**Data supplied:**
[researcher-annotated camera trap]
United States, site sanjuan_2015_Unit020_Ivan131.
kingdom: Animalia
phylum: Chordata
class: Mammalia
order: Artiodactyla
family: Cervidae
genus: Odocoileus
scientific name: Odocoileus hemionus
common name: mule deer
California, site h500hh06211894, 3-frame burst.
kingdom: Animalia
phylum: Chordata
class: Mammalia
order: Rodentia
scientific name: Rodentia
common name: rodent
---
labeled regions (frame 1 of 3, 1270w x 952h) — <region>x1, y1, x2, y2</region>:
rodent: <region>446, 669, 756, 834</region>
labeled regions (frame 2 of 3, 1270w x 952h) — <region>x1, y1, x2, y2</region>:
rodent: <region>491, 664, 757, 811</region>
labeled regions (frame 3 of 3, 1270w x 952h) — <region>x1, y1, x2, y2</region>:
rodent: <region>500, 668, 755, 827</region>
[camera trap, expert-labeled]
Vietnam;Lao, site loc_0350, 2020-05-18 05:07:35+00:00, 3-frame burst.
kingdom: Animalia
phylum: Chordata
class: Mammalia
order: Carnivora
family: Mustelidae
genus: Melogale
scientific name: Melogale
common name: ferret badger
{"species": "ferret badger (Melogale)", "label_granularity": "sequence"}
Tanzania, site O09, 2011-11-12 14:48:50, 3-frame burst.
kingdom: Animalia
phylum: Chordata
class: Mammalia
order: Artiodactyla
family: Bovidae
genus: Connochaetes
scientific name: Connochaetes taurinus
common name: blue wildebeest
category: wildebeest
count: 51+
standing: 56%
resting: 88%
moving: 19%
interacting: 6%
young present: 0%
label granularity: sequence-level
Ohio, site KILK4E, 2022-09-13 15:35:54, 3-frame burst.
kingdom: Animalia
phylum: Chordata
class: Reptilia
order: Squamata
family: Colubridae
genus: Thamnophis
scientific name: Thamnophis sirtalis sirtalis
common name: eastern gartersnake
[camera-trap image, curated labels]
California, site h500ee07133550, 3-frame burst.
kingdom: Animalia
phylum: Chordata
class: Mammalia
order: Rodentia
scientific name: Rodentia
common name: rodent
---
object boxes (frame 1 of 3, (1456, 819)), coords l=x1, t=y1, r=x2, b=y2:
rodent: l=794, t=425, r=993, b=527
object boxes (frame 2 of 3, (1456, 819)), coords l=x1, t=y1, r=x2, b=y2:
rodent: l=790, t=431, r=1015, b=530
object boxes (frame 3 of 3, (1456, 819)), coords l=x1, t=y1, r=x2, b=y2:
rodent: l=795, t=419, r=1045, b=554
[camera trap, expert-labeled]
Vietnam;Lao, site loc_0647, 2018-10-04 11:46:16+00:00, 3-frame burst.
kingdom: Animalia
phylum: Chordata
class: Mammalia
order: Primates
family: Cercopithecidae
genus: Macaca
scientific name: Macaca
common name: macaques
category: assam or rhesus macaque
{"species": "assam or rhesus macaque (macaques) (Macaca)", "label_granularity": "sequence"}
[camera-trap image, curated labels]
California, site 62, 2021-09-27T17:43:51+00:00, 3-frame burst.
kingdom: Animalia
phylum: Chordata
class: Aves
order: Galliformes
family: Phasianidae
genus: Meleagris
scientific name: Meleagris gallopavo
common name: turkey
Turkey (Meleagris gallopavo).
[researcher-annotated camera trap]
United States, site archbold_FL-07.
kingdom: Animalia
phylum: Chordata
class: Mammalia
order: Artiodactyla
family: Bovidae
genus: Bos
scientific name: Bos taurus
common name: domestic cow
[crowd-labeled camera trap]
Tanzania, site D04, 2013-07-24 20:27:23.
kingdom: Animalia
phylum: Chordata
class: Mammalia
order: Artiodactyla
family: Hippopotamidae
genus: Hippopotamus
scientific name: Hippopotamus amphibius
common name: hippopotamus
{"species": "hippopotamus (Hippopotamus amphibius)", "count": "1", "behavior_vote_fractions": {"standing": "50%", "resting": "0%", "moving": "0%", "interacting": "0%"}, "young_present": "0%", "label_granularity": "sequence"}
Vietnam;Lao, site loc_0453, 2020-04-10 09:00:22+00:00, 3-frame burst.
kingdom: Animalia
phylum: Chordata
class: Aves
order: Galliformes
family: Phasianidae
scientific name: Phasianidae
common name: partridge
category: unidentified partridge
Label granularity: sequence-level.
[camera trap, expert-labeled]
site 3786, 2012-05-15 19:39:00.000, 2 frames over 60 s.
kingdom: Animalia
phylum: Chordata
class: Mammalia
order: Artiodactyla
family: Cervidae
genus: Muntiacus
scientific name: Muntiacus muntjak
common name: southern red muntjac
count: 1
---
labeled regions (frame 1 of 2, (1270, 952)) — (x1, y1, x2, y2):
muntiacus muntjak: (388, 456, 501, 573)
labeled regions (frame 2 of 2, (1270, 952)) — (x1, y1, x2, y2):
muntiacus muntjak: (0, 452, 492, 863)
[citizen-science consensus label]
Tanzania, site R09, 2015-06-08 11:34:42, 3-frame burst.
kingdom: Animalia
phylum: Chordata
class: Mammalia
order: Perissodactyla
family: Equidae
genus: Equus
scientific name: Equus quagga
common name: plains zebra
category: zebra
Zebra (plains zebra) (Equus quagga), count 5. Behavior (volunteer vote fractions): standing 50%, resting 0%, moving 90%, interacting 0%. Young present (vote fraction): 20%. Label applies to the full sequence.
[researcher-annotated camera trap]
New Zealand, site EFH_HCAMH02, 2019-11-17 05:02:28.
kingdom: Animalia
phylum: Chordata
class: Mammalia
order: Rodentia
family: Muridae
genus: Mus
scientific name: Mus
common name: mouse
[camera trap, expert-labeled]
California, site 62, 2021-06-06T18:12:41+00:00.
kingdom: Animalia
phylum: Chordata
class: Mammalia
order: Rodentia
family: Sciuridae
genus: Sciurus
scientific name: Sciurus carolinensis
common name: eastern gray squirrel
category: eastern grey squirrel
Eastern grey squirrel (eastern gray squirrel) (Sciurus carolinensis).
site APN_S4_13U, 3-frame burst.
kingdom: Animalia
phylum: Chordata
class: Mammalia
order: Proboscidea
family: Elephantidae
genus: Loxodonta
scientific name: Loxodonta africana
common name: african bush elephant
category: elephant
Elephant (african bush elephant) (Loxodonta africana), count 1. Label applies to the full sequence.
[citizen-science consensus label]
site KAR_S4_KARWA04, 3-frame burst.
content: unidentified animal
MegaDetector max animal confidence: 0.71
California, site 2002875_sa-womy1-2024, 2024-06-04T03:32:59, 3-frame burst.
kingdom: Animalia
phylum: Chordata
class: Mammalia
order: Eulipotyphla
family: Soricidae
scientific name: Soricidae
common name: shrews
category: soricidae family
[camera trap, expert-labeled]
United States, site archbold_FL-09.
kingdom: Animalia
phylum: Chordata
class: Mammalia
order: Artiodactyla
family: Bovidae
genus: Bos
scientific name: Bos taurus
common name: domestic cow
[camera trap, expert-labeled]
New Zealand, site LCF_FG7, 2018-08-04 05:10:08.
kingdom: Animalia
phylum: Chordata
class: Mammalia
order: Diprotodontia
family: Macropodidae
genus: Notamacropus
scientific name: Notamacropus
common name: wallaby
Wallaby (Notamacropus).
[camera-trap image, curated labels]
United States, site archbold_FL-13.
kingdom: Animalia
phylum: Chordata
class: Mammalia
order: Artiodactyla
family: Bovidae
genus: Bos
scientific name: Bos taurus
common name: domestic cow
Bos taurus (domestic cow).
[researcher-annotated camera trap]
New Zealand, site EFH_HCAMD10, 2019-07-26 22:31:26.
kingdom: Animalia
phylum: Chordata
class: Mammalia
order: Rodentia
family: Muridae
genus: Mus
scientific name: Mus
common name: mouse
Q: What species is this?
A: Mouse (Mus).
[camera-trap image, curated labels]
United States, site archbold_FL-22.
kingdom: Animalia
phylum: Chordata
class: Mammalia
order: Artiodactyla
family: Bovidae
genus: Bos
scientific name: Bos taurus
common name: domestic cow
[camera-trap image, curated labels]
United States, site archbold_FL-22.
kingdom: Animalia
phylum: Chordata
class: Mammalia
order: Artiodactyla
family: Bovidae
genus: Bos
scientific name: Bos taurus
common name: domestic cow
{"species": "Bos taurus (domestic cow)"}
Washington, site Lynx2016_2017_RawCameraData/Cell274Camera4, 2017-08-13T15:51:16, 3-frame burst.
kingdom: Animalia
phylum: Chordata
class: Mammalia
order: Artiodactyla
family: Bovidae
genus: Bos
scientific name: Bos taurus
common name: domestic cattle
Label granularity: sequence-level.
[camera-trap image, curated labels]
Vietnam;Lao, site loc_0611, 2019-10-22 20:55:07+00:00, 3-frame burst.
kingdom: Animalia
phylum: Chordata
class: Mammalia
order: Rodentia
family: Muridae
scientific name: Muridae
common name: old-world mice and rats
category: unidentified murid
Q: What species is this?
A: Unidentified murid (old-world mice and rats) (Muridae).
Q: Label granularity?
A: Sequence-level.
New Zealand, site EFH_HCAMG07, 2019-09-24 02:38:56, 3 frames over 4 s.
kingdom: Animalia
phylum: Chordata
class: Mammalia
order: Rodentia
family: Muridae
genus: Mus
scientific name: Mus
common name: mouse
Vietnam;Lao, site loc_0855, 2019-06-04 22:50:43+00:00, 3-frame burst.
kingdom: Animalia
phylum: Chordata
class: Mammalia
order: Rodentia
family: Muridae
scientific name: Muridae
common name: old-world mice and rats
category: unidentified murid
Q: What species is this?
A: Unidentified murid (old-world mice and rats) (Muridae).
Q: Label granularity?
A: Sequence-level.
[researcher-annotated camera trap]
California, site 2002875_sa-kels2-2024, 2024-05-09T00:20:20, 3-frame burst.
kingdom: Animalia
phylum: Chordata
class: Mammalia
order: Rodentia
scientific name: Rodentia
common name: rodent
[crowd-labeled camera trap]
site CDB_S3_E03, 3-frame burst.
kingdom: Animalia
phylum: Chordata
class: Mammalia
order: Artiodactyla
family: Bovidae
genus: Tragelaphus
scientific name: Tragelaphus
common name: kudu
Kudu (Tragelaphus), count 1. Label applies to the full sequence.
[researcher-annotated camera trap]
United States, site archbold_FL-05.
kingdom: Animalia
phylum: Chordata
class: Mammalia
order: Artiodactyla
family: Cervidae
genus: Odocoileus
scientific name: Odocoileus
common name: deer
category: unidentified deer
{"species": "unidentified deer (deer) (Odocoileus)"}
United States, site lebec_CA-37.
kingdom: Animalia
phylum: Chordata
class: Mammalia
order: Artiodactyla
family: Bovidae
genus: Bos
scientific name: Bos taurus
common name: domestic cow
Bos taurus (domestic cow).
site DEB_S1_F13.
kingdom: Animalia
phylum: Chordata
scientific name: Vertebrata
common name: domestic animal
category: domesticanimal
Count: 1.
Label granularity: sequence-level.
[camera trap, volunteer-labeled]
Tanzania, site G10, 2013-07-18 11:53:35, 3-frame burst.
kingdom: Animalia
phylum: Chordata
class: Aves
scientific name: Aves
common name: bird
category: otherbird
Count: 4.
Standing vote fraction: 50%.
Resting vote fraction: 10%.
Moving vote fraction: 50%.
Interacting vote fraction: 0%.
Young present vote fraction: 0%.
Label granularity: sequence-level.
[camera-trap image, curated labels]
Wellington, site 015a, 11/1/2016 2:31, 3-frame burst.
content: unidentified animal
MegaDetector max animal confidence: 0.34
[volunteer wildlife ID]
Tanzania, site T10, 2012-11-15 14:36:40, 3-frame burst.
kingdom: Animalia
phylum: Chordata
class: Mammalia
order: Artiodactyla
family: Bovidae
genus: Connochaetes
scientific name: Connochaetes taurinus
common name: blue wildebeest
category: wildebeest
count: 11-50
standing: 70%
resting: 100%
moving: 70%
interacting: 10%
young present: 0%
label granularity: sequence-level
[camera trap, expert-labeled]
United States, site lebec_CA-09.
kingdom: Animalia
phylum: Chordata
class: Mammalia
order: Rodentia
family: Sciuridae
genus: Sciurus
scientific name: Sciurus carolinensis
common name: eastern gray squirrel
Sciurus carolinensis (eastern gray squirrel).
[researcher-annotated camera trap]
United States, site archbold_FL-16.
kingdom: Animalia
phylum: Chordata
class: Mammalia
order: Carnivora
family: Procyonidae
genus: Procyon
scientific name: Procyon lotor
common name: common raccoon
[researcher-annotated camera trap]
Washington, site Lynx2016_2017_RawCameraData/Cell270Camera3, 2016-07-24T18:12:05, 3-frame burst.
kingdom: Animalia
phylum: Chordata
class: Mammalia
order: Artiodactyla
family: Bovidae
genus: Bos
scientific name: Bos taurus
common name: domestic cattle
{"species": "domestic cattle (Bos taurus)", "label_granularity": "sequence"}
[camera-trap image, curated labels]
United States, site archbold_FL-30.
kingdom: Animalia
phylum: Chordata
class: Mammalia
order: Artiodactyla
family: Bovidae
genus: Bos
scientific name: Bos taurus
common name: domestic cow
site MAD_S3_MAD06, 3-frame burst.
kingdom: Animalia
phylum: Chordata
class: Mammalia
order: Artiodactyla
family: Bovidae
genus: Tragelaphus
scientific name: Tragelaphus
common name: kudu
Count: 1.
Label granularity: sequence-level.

**Exercise prompt:** Copy out each line of the records where the word "deer" appears.

**Response area:**
common name: mule deer
common name: deer
category: unidentified deer
{"species": "unidentified deer (deer) (Odocoileus)"}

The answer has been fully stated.